:: SUPPLIED TEXT ::
Sociology/ Anthropology Department

Dr. Stacey A. Schwartzkopf

  Stacey Schwartzkopf

Charles S. and Lucile Esmon Shively Odyssey Associate Professor of Anthropology

Office: Mills Center 306B
Phone: (501) 505-1507
E-mail: schwartzkopf@hendrix.edu
  • B.A., Arizona State University
  • M.A., Tulane University
  • Ph.D., Tulane University

Dr. Stacey Schwartzkopf, Associate Professor of Anthropology, researches and teaches about indigenous politics and culture, historical anthropology, and cultural commodities. He specializes in the study of Maya peoples in Guatemala, ethnohistory, Latin American racial and ethnic relations, and alcohol consumption.

He teaches classes in anthropological theory and ethnographic methods, as well as the courses Maya Peoples; Anthropology of Gender; Peoples and Cultures of Latin America; Substance and Seduction; Indigenous Politics in the Americas; and Society, Culture, and History.

He recently completed co-editing a volume on ingested commodities (alcohol, chocolate, sugar, tobacco, peyote, and mushrooms) in Mesoamerica and is currently working on a book manuscript on alcohol in Guatemalan Maya history.

He currently holds the Charles S. and Lucile Esmon Shively Odyssey Professorship,  on the theme of Material Culture and Everyday Life. The Professorship runs from 2017-2020.

:: EXERCISE TASKS ::
#1 According to the faculty profile, during which years does the Shively Odyssey Professorship run?
#2 Write the next few sentences of the faculty profile, picking up after its final sentence.
The records that follow have no connection to the faculty profile.

Stored data entries:
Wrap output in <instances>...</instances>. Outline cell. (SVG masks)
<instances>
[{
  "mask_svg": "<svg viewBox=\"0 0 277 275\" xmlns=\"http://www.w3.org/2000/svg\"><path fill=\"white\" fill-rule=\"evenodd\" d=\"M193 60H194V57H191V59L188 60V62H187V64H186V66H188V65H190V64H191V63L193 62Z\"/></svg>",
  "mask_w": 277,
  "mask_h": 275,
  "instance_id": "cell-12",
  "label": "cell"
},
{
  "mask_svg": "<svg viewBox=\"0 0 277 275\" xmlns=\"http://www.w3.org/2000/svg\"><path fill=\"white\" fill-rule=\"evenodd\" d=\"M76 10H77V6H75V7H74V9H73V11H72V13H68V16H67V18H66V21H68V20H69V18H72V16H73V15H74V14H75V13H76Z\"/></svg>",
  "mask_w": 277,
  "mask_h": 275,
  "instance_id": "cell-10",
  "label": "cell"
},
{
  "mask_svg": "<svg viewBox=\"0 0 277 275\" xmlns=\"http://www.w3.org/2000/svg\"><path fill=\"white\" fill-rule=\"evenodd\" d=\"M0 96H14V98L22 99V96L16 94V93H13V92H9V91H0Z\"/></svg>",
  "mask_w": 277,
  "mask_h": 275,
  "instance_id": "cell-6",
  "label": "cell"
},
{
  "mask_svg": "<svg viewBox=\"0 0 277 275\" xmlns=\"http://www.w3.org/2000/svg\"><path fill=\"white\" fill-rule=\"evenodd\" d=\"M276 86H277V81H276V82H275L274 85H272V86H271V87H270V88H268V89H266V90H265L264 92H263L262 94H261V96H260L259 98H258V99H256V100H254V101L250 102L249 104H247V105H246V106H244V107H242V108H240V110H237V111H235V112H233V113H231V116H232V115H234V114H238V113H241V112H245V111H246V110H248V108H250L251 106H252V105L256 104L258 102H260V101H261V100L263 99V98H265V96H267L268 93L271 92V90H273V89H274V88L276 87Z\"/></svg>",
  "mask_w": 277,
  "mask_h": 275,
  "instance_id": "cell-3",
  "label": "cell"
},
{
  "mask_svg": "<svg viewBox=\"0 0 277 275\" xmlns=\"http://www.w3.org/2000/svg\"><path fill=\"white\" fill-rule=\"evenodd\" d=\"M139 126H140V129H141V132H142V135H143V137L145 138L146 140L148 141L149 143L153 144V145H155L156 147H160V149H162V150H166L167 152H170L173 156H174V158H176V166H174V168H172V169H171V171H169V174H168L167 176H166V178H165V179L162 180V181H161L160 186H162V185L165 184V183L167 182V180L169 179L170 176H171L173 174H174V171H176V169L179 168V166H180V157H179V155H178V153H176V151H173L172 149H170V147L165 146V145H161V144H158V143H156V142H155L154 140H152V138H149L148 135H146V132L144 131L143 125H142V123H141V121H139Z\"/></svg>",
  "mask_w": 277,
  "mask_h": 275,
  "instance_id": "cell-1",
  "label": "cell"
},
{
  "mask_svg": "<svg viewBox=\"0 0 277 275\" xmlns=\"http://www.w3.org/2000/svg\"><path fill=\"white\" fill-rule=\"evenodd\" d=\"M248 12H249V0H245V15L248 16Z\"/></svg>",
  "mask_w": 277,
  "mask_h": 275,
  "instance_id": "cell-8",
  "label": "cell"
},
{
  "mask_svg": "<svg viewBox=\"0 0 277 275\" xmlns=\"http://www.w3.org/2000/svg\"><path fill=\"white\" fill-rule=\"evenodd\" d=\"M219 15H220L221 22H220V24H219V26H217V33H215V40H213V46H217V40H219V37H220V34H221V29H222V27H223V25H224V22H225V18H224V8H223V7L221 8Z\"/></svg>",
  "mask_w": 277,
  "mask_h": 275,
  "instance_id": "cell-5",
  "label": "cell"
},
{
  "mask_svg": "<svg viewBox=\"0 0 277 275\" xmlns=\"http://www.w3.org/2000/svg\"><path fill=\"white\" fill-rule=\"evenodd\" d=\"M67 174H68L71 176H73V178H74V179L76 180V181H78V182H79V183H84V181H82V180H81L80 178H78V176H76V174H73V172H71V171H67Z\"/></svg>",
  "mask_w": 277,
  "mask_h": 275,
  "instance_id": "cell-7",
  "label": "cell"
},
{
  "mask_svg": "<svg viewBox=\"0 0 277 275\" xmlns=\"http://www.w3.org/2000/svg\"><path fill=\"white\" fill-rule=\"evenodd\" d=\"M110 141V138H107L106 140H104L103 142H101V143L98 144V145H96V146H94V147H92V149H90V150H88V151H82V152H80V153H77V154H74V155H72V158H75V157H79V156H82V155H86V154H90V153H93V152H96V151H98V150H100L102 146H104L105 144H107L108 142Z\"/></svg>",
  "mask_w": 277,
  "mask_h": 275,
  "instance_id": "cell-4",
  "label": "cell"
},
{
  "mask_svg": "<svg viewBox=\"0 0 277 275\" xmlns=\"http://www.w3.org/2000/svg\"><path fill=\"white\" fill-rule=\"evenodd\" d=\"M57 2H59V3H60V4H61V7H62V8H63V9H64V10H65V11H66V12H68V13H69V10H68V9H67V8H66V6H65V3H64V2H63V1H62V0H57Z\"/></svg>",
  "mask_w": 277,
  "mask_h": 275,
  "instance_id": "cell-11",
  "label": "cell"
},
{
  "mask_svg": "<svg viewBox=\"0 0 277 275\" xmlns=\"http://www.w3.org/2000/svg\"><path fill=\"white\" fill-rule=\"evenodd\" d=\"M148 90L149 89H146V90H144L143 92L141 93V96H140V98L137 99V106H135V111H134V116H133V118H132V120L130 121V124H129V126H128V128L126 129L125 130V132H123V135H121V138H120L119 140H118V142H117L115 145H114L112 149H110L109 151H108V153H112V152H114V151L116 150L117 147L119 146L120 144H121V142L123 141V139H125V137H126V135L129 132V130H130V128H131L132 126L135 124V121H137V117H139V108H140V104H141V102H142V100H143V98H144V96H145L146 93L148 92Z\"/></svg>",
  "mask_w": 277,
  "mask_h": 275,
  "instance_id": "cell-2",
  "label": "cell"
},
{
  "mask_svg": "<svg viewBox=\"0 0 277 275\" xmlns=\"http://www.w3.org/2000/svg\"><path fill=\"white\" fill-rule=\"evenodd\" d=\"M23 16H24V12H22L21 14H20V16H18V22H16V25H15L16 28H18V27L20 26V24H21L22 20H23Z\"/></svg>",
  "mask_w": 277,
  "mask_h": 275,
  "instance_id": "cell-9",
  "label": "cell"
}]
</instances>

:: RESPONSES PER TASK ::
#1 It runs from 2017 to 2020.

#2
Selected Bibliography:

  • Substance and Seduction: Ingested Commodities in Early Modern Mesoamerica, co-edited with Kathryn E. Sampeck, University of Texas Press, 2017.
  • "Alcohol and Commodity Succession in Colonial Maya Guatemala: From Mead to Aguardiente" in Substance and Seduction, 2017
  • “Rural Castas, State Projects, and Ethnic Transformation in Late Colonial Western Guatemala.” Ethnohistory, December 2013.
  • “Consumption, Custom, and Control: Aguardiente in Nineteenth-Century Maya Guatemala” in Distilling the History of Alcohol: Guatemala and Aguardiente, edited by David Carey, Jr. Gainesville, FL: University Press of Florida, 2012.
  • “Ritual Cave Use among Q'anjob'alan Peoples in Colonial Northern Huehuetenango” in Exploring Highland Maya Ritual Cave Use: Archaeology and Ethnography in Huehuetenango, Guatemala, edited by James E. Brady. Austin, TX: Association for Mexican Cave Studies, 2009.